No son pocas las películas que han abordado la compleja relación del escritor con su obra literaria. Entre los ejemplos más recientes se encuentran El escritor (2010) o El ladrón de palabras (2012). Sin embargo, si alguna película podría admitirse como ligeramente próxima al espíritu de En la casa ésa sería Descubriendo a Forrester (2000), la cinta con la que Gus Van Sant estrechaba lazos entre un escritor olvidado y casi de culto con un chaval de extracción humilde con gran talento literario.
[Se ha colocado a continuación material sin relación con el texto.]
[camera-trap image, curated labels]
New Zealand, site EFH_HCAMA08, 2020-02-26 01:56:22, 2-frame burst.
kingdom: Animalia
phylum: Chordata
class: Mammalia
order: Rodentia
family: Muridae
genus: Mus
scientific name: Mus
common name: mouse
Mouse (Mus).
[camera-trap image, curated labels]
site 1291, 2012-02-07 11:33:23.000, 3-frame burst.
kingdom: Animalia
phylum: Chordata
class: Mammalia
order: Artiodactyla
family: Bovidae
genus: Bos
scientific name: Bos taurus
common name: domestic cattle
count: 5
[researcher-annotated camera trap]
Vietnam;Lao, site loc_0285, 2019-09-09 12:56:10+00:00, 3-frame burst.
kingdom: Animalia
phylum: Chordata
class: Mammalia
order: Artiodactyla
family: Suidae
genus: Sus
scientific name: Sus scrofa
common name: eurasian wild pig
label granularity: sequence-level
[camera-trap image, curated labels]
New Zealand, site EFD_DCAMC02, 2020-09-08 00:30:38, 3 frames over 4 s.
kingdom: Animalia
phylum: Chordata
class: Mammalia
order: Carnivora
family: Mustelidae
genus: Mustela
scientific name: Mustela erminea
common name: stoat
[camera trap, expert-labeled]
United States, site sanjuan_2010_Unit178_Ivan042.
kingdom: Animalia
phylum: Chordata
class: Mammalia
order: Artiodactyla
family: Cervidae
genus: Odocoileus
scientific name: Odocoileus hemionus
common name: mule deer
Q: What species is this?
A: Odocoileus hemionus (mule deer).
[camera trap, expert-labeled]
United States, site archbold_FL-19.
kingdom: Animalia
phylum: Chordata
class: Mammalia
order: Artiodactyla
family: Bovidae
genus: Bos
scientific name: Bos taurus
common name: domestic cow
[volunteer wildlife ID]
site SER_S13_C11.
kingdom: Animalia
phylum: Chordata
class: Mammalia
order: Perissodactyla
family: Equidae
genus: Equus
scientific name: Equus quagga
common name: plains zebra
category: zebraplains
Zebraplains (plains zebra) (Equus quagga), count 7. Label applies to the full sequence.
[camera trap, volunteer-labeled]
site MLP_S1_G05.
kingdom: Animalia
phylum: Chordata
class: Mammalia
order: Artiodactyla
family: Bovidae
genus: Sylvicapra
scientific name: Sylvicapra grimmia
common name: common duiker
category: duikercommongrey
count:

En la película de Ozon la relación se establece entre un profesor -que en su día también publicó una novela de la que se arrepiente- y un alumno aventajado, para quien escribir supone no sólo una catarsis para su soledad y desamparo, sino también una forma de conquistar imaginariamente la vida que ambiciona: la casa y, por extensión, la familia de su mejor amigo. La imposibilidad de distinguir en su mente la realidad y la ficción, el deseo de la aplastante mediocridad diaria, le sumergen en una peligrosa espiral que acaba contagiando a su profesor -adicto a sus escritos por su propia frustración y su inconfesable voyeurismo- y a la propia cámara, que acaba siendo partícipe directa de la plasmación literaria de su obsesión, dejándonos siempre la duda de si las escenas narradas son reales o suceden sólo en la desaforada mente del joven y seductor estudiante, excelente creación por cierto de Ernst Umhauer.
En la casa consigue meternos literalmente de lleno en la cabeza de su maquiavélico protagonista, atesorando diálogos y hallazgos visuales de gran calado que nos recuerdan a los grandes momentos y a las atmósferas opresivas de un Haneke en estado de gracia. Sin duda una de las películas europeas del año.